EXTRACT PROVIDED:
I’ve always been good at writing. The real challenge of my life the last few years has been learning how to do that while other things are happening. In April and May of this year I started to really hit my stride with this, and in May I made some bold plans. June — the month of my 36th birthday—would be the month I started my year of being completely awesome.
Way back before anyone knew who I was, the few people who had heard of me were calling me the most prolific author on the net. I don’t know about “most”, but I was certainly up there, and I meant to get there again. After struggling for years to more narrowly define the focus of my work, I decided to embrace the breadth of it and think of my output as being more like a magazine: you get some humor, you get some commentary, you get some fiction, you get some poetry, you get something of everything.
So I made a checklist of the bare minimum I would produce each month (one work of satire or other humorous piece, one piece of flash fiction or poetry, some amount of commentary, one short story, and a continuation of a longer story). Some of this would be posted for public consumption, some would be reserved for my patrons, but all of it would be rounded up after the end of each month and put out as an actual zine.

WHAT IS ASKED: Continue the first-person essay above about a writer's plan for monthly output, starting after its final sentence.

RECORDED INFORMATION:
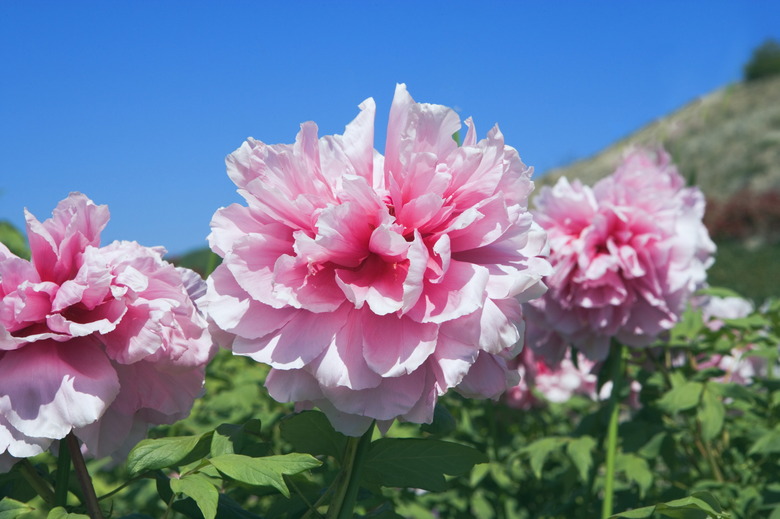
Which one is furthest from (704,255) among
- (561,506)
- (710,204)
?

IN RESPONSE:
I decided I would do this separately from my longest running project (Tales of MU), as that has its own established following and enough backstory (about a thousand chapters of it, and counting) to be daunting for newbies. As of this month, its funding is separate.
I’m writing this at the end of June and despite some personal upheaval and setbacks including illness, my first month has gone better than I could have expected. I’ve met or exceeded every goal I set for myself, in terms of producing work. Getting attention for it has been a bit harder, at least until I had the dubious fortune of encountering the infamous sad boner confessional piece I so recently satirized.
So here I am, with hundreds of new sets of eyes on me, setting aside my insecurity to put myself forward. Are you here because you liked something I wrote? Well, I bet you’d like other things I’ve written, and things I’m going to write in the months ahead. How much do I bet? Well, I’ll bet the time it takes me to write it all, against a a dollar. One thin dollar.
Here’s how it works: you go to my Patreon (http://www.patreon.com/AlexandraErin) and pledge as little as a dollar a month. That pledge does not get processed until the end of the month, so if you do this any time between July 1st and July 31st, you won’t even be charged. But as soon as you’re pledged? You gain immediate access to anything I post to my Patreon stream.
Now, I bet you that by the time the end of the month rolls around, you will agree that the entertainment and insight you have gained from my writing will be well worth your dollar, but if I’m wrong? Heck, you cancel your pledge, and it costs you nothing. I still wrote what I wrote, and you still read what you read, but you’re out nothing. How’s that for a fair shake?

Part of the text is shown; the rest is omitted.